[Data on spatial relations]
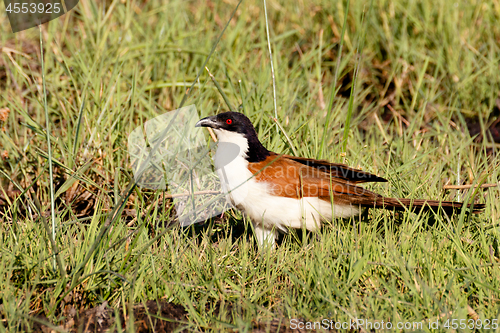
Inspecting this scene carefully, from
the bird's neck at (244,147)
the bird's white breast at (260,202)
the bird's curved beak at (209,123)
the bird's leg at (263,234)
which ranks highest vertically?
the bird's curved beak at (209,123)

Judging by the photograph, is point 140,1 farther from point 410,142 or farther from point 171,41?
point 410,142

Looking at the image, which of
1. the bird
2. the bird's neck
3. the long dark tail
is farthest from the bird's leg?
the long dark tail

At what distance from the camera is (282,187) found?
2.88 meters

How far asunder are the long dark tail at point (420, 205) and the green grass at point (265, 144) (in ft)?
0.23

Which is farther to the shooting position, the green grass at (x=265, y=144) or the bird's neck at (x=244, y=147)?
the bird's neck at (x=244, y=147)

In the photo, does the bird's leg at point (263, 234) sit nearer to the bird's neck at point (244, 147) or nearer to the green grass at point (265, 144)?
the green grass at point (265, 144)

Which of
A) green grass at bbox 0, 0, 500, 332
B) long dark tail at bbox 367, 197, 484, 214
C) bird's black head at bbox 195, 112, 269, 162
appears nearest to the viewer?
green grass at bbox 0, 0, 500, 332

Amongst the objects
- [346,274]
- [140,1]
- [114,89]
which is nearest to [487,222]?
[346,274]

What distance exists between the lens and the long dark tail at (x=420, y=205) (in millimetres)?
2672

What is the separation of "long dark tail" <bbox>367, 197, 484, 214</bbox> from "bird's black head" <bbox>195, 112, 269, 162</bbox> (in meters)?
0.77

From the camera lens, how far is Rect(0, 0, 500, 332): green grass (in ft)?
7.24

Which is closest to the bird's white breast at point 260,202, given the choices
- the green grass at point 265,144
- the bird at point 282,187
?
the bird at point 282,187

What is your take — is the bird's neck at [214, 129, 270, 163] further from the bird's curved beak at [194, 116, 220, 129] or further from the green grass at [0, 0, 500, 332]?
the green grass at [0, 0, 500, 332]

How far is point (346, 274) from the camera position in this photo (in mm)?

* * *

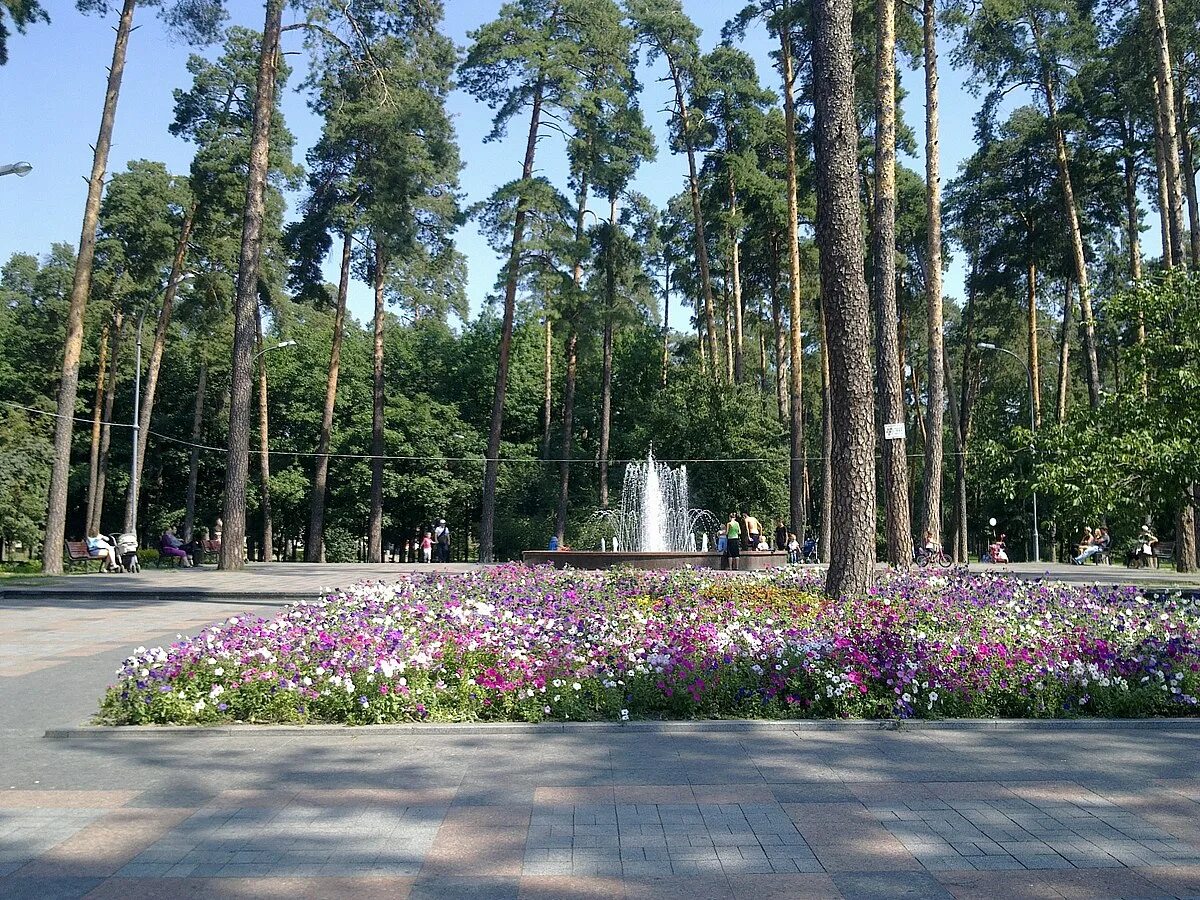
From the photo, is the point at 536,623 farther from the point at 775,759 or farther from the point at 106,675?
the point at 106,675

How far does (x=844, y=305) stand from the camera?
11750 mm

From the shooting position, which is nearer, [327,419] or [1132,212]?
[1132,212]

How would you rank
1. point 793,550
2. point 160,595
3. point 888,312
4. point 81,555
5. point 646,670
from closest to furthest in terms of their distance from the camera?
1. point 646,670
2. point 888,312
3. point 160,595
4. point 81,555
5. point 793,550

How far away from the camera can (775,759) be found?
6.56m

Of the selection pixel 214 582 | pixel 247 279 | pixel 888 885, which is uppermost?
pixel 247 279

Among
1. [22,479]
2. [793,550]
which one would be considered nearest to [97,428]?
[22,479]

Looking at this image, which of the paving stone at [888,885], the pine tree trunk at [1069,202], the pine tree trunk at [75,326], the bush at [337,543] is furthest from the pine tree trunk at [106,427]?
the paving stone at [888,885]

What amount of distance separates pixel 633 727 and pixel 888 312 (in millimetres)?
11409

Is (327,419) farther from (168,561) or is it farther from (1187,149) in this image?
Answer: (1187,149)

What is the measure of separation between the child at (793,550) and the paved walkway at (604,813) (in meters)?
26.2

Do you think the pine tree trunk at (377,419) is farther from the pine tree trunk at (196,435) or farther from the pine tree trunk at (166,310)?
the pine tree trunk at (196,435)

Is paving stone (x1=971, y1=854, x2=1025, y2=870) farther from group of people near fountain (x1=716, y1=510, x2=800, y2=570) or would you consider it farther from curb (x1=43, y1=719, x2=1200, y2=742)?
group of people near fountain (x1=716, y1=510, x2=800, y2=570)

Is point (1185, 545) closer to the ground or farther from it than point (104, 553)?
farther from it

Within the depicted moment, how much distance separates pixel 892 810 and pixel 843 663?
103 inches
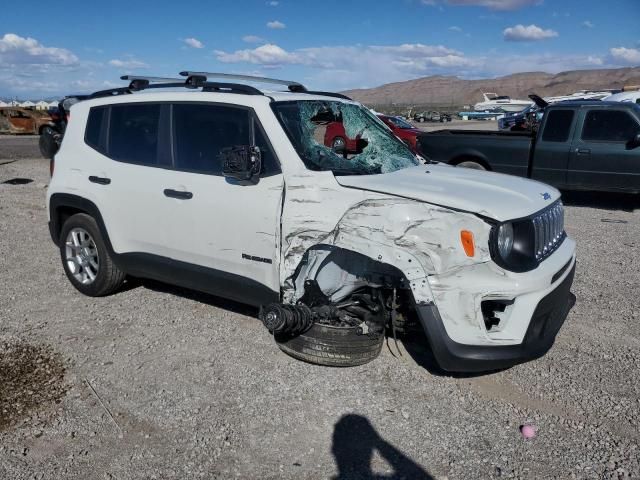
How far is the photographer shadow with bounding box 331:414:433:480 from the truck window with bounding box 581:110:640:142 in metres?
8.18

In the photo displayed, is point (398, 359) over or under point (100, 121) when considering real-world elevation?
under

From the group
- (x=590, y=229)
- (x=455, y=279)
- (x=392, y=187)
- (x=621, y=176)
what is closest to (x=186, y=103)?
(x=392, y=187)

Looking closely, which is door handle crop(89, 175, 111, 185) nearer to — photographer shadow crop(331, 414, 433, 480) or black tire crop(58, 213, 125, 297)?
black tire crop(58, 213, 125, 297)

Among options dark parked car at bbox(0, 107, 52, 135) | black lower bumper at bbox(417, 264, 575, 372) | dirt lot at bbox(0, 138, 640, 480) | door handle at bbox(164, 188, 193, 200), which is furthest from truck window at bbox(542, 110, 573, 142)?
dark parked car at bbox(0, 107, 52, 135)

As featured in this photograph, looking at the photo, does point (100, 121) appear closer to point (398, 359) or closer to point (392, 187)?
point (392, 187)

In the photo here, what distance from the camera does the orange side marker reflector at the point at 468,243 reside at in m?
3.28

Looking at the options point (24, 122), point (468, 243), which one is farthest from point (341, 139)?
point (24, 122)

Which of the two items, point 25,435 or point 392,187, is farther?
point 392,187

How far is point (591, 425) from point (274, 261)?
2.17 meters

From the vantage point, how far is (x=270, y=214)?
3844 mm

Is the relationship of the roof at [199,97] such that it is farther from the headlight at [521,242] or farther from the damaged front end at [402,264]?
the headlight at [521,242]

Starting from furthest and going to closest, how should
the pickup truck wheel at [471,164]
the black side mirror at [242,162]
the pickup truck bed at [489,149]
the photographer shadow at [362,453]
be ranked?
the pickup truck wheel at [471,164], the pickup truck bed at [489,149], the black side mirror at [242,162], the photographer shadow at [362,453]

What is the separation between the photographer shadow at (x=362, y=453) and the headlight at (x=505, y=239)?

Task directions —
List each line in the data above that contains the string "group". Letter case counts, so uppercase and lowercase do not match each other.

Written reply —
Is paving stone (x1=971, y1=854, x2=1025, y2=870) farther from group of people near fountain (x1=716, y1=510, x2=800, y2=570) or would you consider it farther from curb (x1=43, y1=719, x2=1200, y2=742)?
group of people near fountain (x1=716, y1=510, x2=800, y2=570)
From the group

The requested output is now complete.